I. Closure under Addition

For any \((x,y), (p,q) \in V\), the sum is \((x+p+1, y+q+1)\). Since these are real numbers, the result is in \(V\). ✔ Holds

II. Commutativity

\[ (x, y) + (p, q) = (x + p + 1, y + q + 1) = (p, q) + (x, y) \] ✔ Holds

III. Associativity

Checking \(((u+v)+w)\) vs \((u+(v+w))\): Both result in \((x+p+r+2, y+q+s+2)\). ✔ Holds

IV. Additive Identity

Setting \((x+a+1, y+b+1) = (x, y)\) gives the identity \((-1, -1)\). ✔ Holds

V. Additive Inverse

For any \((x,y)\), the inverse is \((-x-2, -y-2)\). ✔ Holds

VI. Closure under Scalar Multiplication

\(k(x, y) = (kx, ky)\) is always a pair of real numbers. ✔ Holds

VII. Distributivity (Vector Addition)

\(k((x, y) + (p, q)) = (kx + kp + k, ky + kq + k)\)
\(k(x, y) + k(p, q) = (kx + kp + 1, ky + kq + 1)\)
✘ Fails: The terms \(k\) and \(1\) are not equal for all \(k\).
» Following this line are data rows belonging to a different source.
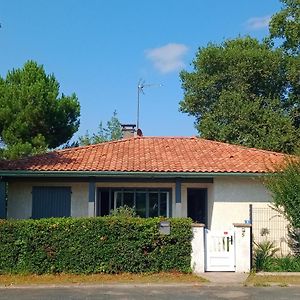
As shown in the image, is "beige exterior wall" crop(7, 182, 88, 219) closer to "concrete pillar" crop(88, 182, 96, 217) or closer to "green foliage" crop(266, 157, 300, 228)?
"concrete pillar" crop(88, 182, 96, 217)

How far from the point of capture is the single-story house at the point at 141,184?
1806 cm

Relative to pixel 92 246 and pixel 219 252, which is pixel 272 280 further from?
pixel 92 246

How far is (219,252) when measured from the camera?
568 inches

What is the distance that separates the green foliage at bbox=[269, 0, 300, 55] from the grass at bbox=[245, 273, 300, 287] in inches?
790

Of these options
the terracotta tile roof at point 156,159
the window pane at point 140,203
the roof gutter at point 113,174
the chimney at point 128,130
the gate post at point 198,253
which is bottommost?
the gate post at point 198,253

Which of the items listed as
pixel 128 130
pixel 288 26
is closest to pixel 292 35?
pixel 288 26

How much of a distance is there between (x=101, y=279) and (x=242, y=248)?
3.88 meters

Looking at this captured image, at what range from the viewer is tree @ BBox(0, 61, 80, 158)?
92.4 feet

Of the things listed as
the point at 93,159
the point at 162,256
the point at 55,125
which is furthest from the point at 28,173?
the point at 55,125

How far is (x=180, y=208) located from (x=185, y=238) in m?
4.37

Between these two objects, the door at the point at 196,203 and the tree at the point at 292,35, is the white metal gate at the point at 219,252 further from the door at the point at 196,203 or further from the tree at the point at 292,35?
the tree at the point at 292,35

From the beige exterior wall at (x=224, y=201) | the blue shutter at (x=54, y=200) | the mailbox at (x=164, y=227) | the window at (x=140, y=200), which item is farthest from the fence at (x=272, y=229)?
the blue shutter at (x=54, y=200)

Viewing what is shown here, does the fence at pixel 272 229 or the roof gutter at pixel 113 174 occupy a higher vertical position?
the roof gutter at pixel 113 174

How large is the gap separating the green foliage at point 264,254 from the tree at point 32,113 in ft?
45.8
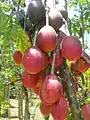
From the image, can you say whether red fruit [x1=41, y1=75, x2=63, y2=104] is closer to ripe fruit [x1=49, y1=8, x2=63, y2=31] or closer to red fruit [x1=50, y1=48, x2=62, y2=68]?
red fruit [x1=50, y1=48, x2=62, y2=68]

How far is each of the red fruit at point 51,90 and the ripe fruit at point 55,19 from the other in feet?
0.58

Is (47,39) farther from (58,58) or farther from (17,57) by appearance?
(17,57)

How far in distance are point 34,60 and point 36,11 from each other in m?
0.18

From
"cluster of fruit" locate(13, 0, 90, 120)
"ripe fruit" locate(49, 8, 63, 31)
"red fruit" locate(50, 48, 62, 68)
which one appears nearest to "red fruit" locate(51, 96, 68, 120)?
"cluster of fruit" locate(13, 0, 90, 120)

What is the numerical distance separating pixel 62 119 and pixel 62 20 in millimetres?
310

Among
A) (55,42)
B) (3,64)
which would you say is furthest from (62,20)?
(3,64)

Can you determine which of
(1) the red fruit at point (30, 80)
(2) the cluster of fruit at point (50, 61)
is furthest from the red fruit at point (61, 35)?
(1) the red fruit at point (30, 80)

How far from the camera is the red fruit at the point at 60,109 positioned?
0.90 meters

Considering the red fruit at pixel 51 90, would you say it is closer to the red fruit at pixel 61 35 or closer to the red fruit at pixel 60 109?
the red fruit at pixel 60 109

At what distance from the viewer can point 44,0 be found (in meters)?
1.05

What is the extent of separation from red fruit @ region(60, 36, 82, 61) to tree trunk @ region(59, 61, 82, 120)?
0.20 feet

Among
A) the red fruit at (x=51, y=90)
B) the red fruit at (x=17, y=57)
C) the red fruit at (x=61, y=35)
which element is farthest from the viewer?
the red fruit at (x=17, y=57)

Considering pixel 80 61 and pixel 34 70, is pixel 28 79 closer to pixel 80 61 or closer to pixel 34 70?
pixel 34 70

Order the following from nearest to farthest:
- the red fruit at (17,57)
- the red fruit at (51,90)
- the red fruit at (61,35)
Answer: the red fruit at (51,90) < the red fruit at (61,35) < the red fruit at (17,57)
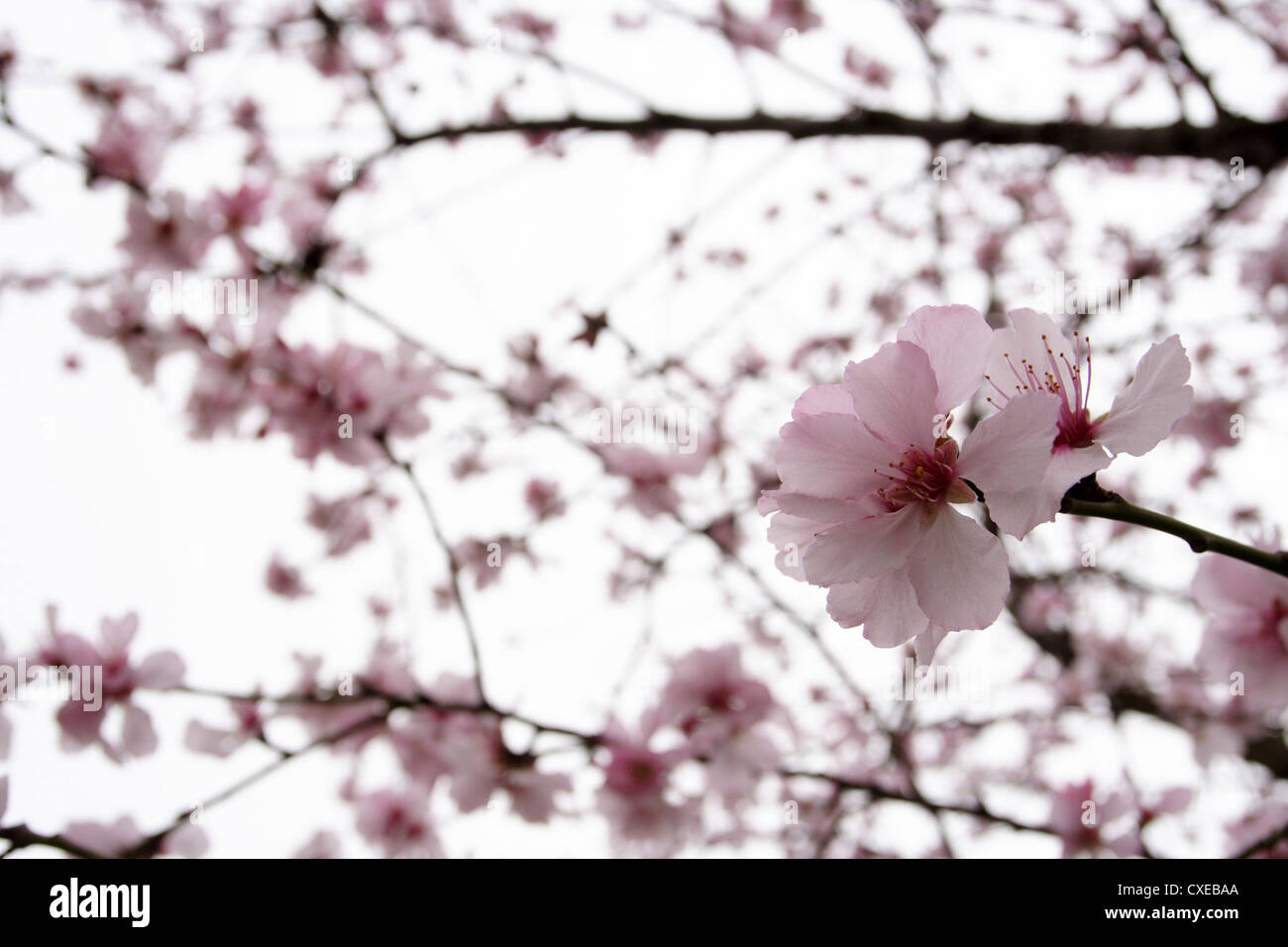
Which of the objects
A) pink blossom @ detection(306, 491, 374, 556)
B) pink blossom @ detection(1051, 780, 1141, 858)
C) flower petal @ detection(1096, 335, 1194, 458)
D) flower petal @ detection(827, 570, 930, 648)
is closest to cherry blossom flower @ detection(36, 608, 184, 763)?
pink blossom @ detection(306, 491, 374, 556)

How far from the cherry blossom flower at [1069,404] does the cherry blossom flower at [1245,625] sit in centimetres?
43

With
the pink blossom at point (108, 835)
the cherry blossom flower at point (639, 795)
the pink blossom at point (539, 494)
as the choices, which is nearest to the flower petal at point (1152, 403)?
the cherry blossom flower at point (639, 795)

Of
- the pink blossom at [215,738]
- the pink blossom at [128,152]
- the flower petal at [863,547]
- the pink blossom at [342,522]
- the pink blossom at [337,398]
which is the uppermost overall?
the pink blossom at [128,152]

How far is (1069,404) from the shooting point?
2.44 ft

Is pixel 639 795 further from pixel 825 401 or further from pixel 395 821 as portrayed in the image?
pixel 825 401

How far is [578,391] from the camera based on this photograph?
11.3ft

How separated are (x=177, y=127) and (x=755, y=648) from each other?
3.73 metres

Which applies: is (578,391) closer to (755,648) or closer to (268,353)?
(268,353)

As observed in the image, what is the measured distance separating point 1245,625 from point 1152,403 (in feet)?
1.90

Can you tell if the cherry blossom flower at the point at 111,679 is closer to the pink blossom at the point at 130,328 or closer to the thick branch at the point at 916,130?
the pink blossom at the point at 130,328

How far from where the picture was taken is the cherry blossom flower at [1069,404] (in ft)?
2.04

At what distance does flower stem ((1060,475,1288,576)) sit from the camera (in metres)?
0.58

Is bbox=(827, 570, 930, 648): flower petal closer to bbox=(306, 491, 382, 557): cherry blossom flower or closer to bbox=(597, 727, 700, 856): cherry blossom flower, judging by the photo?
bbox=(597, 727, 700, 856): cherry blossom flower
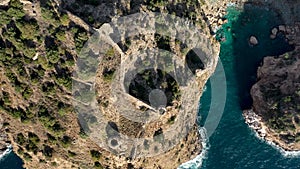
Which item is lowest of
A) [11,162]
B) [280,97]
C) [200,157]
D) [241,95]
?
[11,162]

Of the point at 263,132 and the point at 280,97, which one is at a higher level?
the point at 280,97

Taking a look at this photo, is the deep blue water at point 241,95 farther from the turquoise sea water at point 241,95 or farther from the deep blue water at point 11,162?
the deep blue water at point 11,162

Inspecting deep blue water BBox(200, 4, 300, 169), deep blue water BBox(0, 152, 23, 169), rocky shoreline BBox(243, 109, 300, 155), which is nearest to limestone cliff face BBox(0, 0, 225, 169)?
deep blue water BBox(0, 152, 23, 169)

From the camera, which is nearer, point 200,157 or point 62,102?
point 62,102

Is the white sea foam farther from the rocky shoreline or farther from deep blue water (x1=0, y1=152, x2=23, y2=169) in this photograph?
deep blue water (x1=0, y1=152, x2=23, y2=169)

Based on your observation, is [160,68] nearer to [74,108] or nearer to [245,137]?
[74,108]

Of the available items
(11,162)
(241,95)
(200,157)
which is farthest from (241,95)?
(11,162)

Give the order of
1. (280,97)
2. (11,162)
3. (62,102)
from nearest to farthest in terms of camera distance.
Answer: (62,102), (11,162), (280,97)

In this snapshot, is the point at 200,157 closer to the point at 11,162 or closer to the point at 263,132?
the point at 263,132
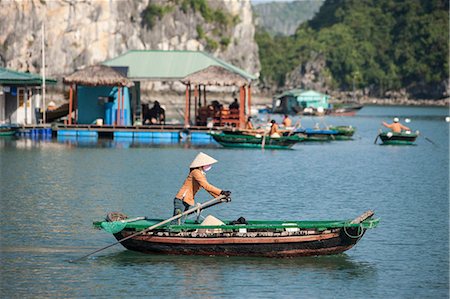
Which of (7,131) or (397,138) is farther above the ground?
(7,131)

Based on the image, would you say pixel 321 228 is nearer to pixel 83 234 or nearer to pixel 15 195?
pixel 83 234

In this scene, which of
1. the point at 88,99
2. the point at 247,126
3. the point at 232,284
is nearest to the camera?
the point at 232,284

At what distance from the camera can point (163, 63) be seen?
60500 mm

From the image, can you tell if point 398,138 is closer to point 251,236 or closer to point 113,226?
point 251,236

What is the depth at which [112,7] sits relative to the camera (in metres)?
125

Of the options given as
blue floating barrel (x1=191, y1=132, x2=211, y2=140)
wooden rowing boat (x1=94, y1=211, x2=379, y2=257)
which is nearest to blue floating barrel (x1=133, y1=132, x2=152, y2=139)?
blue floating barrel (x1=191, y1=132, x2=211, y2=140)

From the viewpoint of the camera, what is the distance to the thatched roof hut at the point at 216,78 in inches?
2092

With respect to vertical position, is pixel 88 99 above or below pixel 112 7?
below

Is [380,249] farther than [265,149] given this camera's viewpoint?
No

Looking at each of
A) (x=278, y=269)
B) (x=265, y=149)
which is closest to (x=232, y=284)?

VIII. Distributivity (Scalar Addition)

\((k + \ell)(x, y) = ((k+\ell)x, (k+\ell)y)\)
\(k(x, y) + \ell(x, y) = (kx + \ell x + 1, ky + \ell y + 1)\)
✘ Fails: The results differ by the constant \(1\).

Conclusion: Since the distributive laws fail to hold, the set \(V\) with the defined operations is NOT a vector space.